My son has had Type 1 diabetes for almost 15 years, and this was the first time I ever thought he may have been a victim of “dead-in-bed syndrome” — a term used to describe the phenomenon in which people with diabetes die suddenly in their sleep. It’s part of the reason I never slept through the night for the first 10 years of his life. It’s also part of what terrifies me when I think of him heading off to college next year. It’s one of the scary but essential conversations we need to have from my, “How to keep him alive” mental checklist.

And since November is Diabetes Awareness Month, and my son just submitted a college application, this has been on my mind. As I’ve shifted more responsibility onto his shoulders, I’ve witnessed him experiencing how broken our health care system is. Like when he got a denial for a prescription that he’s had since he was 3. Our insurance requires prior authorization. We’re unclear how they’ve helped us pay for hundreds of thousands of dollars of insulin but now require a note from his doctor that says he has diabetes.


So, the gravest conversation we’ve had about diabetes is about the staggering cost of insulin — something he cannot live without. And though we’re talking about him going to college, we’re already thinking about when he ages out of our insurance. Because one vial of his insulin costs on average $5 to manufacture, but it’s over $300 out-of-pocket. Out-of-pocket, his insulin would cost over $13,000 annually.

Last spring, when insulin manufacturers “voluntarily” lowered their insulin price, I deemed it a PR stunt. Without action from the federal government, I asked, what would prevent them from raising the prices in the future? A recent survey by Sens. Elizabeth Warren and Richard Blumenthal now exposes Pharma’s broken promises. Eli Lily said they’d lower the price of its generic insulin Lispro, and people struggled to find this supposedly reduced-priced insulin in pharmacies.

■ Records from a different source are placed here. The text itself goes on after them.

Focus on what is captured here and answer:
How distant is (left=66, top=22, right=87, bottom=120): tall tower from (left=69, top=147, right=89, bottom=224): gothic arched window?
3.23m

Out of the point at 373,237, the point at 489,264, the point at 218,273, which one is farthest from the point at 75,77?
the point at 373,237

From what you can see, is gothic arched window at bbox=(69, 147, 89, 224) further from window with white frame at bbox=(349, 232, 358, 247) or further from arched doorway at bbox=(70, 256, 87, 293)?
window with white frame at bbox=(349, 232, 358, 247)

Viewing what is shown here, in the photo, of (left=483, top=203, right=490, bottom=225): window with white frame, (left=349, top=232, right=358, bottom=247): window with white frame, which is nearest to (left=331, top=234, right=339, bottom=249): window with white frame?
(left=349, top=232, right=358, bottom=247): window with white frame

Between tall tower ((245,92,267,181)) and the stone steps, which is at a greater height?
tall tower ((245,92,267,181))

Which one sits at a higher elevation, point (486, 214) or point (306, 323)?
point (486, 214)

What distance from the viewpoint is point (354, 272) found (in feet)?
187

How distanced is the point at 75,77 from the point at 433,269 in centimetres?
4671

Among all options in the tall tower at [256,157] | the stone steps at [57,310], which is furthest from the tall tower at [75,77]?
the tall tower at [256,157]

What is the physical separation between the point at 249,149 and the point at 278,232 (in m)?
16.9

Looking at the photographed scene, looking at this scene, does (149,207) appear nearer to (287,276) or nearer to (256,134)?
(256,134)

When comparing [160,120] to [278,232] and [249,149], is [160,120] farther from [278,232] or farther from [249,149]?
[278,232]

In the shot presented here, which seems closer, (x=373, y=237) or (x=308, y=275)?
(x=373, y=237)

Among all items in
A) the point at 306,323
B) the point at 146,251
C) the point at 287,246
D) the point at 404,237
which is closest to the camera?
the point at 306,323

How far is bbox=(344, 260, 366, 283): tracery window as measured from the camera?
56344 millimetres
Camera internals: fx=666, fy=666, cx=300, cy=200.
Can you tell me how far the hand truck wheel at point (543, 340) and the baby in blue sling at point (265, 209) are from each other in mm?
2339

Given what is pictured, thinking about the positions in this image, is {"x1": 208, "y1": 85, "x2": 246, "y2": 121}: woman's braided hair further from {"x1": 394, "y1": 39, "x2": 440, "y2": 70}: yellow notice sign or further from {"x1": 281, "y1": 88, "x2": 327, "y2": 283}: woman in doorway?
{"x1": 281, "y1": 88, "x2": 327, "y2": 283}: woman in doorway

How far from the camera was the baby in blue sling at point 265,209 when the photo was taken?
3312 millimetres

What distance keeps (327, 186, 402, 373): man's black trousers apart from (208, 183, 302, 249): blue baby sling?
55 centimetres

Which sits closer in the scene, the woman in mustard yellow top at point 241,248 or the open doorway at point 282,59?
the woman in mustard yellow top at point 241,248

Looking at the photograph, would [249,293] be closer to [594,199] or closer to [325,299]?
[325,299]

Novo Nordisk claimed it would also lower the price of its long-acting insulin, Levemir. Last week, as if to help kick off Diabetes Awareness Month with a middle finger to the diabetes community, Novo Nordisk announced that “due to global manufacturing constraints,” it would stop manufacturing Levemir by the end of 2024.

Interestingly, the manufacturing issues spared profitable insulin products, Tresiba and Wegovy, which helped Novo Nordisk post record operating profits in the third quarter. Tresiba costs over $600 a vial. The announcement from Novo Nordisk is telling. It’s “confident that patients will be able to access alternative treatments in the U.S.” It’s clear which “treatments” it intends.

Though Medicare promises an insulin cap of $35 for seniors, accessibility challenges persist. Without oversight, some seniors are still paying more. For those not on Medicare, there isn’t a copay cap. But that’s really beside the point. Novo Nordisk’s actions underscore the unchecked exploitation by Pharma.

Their conduct is nothing short of criminal. Manipulating patents to thwart generic competition, they raised insulin prices to levels forcing people into rationing, resulting in tragic deaths, even in Maine.


Eight months ago, headlines heralded insulin price reductions. Now that a manufacturer is walking back its offer, no one is talking about it.

The silence from President Biden and Sen. Susan Collins, Maine’s Diabetes Caucus co-chair, is deafening.

So, how do you tell your son who has his whole life to look forward to, that maybe he doesn’t have his whole life to look forward to? How do you tell him anything that even closely resembling progress in the insulin crisis has been about political posturing? How do you explain that government and healthcare seemingly work against him and not for him? How do you tell him if he is ever without insurance, he must pay whatever the price or he will die?

You sit him down. Kiss his beautiful head. And you let him read one more insulin column you swore you wouldn’t write. You tell him you love him and send him to bed. And you promise yourself that you’ll continue to fight for a true price cap and public production before he turns 26.